Directive 1:
List the heavier themes that the Bravetown review says the filmmakers try to tackle.
Directive 2:
In the Bravetown review, write out the passage starting at "In addition to" and ending at "close in war.".

Supplied text:

In a cheesy—yet awesome—scene, Josh steps behind the turntables for one song during a dance team performance because the DJ’s mix offends him. Though Mary doesn’t want his help at first, the team improves with Josh’s music and eventually makes its way to the state championships. The first few dance routine scenes are entertaining and exciting, but there are too many similar scenes included throughout the film. It doesn’t help that the routines are filled with elements of cultural appropriation, with the squad taking on Bollywood, hip-hop and Asian and Latin influences, with the music and costumes to match.

In addition to the music, dance and high school hijinks, Duran and screenwriter Oscar Torres attempt to tackle much heavier themes, including PTSD, casualties of war, mental health issues, drug dependency and child abandonment, which creates an odd mashup of two seemingly different films in Bravetown. The North Dakota locale is a proverbial soldier factory that has shipped many of its sons and daughters off to war. The army recruiting station has a prime piece of real estate on the town’s main drag, American flags fly everywhere and the local high school’s teams are the Patriots. Many of its residents, Alex and Mary included, have all lost someone close in war.

Provided material:

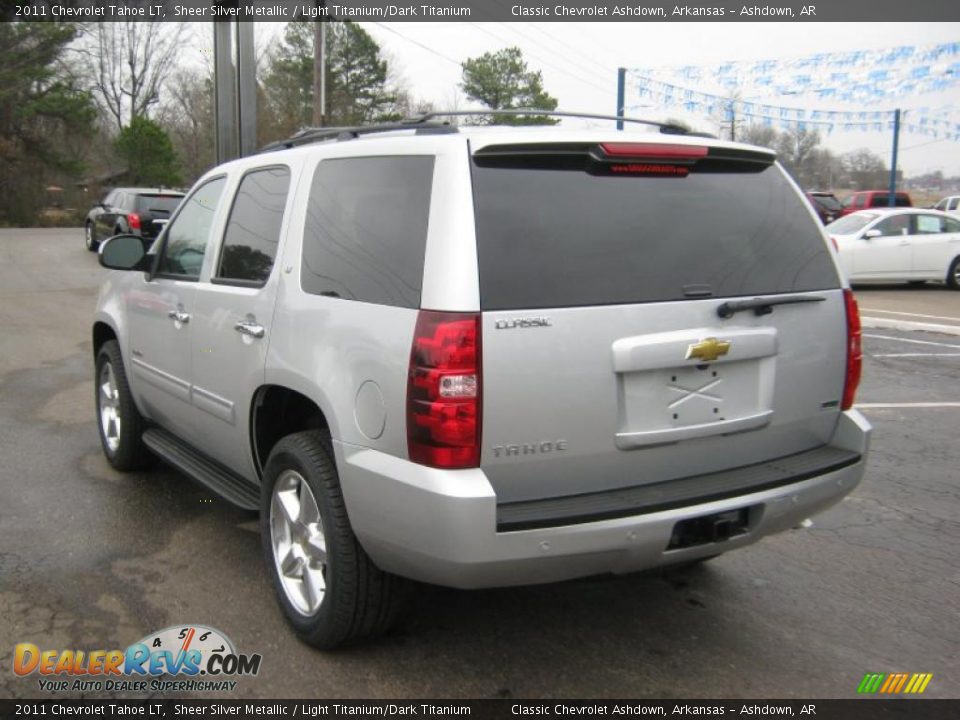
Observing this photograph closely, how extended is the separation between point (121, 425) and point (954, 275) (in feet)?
56.7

Exercise result 1:
PTSD, casualties of war, mental health issues, drug dependency, child abandonment

Exercise result 2:
In addition to the music, dance and high school hijinks, Duran and screenwriter Oscar Torres attempt to tackle much heavier themes, including PTSD, casualties of war, mental health issues, drug dependency and child abandonment, which creates an odd mashup of two seemingly different films in Bravetown. The North Dakota locale is a proverbial soldier factory that has shipped many of its sons and daughters off to war. The army recruiting station has a prime piece of real estate on the town’s main drag, American flags fly everywhere and the local high school’s teams are the Patriots. Many of its residents, Alex and Mary included, have all lost someone close in war.